Work task:
Leave no line out; reproduce the listing exactly.

Extracted entries Start Marker

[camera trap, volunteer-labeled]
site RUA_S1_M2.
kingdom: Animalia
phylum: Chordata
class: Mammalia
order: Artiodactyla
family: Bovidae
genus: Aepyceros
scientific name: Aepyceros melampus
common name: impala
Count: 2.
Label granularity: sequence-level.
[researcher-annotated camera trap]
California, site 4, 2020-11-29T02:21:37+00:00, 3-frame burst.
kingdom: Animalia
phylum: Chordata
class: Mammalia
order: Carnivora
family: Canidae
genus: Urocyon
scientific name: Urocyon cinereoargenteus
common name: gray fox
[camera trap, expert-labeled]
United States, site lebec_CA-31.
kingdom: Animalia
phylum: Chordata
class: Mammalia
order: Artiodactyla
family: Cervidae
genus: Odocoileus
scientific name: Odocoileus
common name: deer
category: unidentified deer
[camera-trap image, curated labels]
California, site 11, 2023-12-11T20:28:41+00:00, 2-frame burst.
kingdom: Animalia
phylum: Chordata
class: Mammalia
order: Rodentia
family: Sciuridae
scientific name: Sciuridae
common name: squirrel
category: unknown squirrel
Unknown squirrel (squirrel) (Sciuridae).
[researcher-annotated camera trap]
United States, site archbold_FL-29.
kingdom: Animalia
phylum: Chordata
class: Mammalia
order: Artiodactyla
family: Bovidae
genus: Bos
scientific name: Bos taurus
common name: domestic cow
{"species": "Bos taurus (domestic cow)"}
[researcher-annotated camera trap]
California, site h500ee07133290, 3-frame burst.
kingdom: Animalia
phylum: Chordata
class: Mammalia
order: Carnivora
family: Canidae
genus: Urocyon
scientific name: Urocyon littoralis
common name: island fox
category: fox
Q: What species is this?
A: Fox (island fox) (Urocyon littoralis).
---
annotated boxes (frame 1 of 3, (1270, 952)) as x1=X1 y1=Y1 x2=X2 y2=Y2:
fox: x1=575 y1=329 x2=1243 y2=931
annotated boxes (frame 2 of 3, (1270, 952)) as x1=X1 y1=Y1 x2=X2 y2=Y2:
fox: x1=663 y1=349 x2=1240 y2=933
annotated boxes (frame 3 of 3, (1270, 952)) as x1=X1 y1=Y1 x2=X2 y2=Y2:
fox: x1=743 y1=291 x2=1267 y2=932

Extracted entries End Marker

Answer to this exercise:
[camera trap, volunteer-labeled]
site RUA_S1_M2.
kingdom: Animalia
phylum: Chordata
class: Mammalia
order: Artiodactyla
family: Bovidae
genus: Aepyceros
scientific name: Aepyceros melampus
common name: impala
Count: 2.
Label granularity: sequence-level.
[researcher-annotated camera trap]
California, site 4, 2020-11-29T02:21:37+00:00, 3-frame burst.
kingdom: Animalia
phylum: Chordata
class: Mammalia
order: Carnivora
family: Canidae
genus: Urocyon
scientific name: Urocyon cinereoargenteus
common name: gray fox
[camera trap, expert-labeled]
United States, site lebec_CA-31.
kingdom: Animalia
phylum: Chordata
class: Mammalia
order: Artiodactyla
family: Cervidae
genus: Odocoileus
scientific name: Odocoileus
common name: deer
category: unidentified deer
[camera-trap image, curated labels]
California, site 11, 2023-12-11T20:28:41+00:00, 2-frame burst.
kingdom: Animalia
phylum: Chordata
class: Mammalia
order: Rodentia
family: Sciuridae
scientific name: Sciuridae
common name: squirrel
category: unknown squirrel
Unknown squirrel (squirrel) (Sciuridae).
[researcher-annotated camera trap]
United States, site archbold_FL-29.
kingdom: Animalia
phylum: Chordata
class: Mammalia
order: Artiodactyla
family: Bovidae
genus: Bos
scientific name: Bos taurus
common name: domestic cow
{"species": "Bos taurus (domestic cow)"}
[researcher-annotated camera trap]
California, site h500ee07133290, 3-frame burst.
kingdom: Animalia
phylum: Chordata
class: Mammalia
order: Carnivora
family: Canidae
genus: Urocyon
scientific name: Urocyon littoralis
common name: island fox
category: fox
Q: What species is this?
A: Fox (island fox) (Urocyon littoralis).
---
annotated boxes (frame 1 of 3, (1270, 952)) as x1=X1 y1=Y1 x2=X2 y2=Y2:
fox: x1=575 y1=329 x2=1243 y2=931
annotated boxes (frame 2 of 3, (1270, 952)) as x1=X1 y1=Y1 x2=X2 y2=Y2:
fox: x1=663 y1=349 x2=1240 y2=933
annotated boxes (frame 3 of 3, (1270, 952)) as x1=X1 y1=Y1 x2=X2 y2=Y2:
fox: x1=743 y1=291 x2=1267 y2=932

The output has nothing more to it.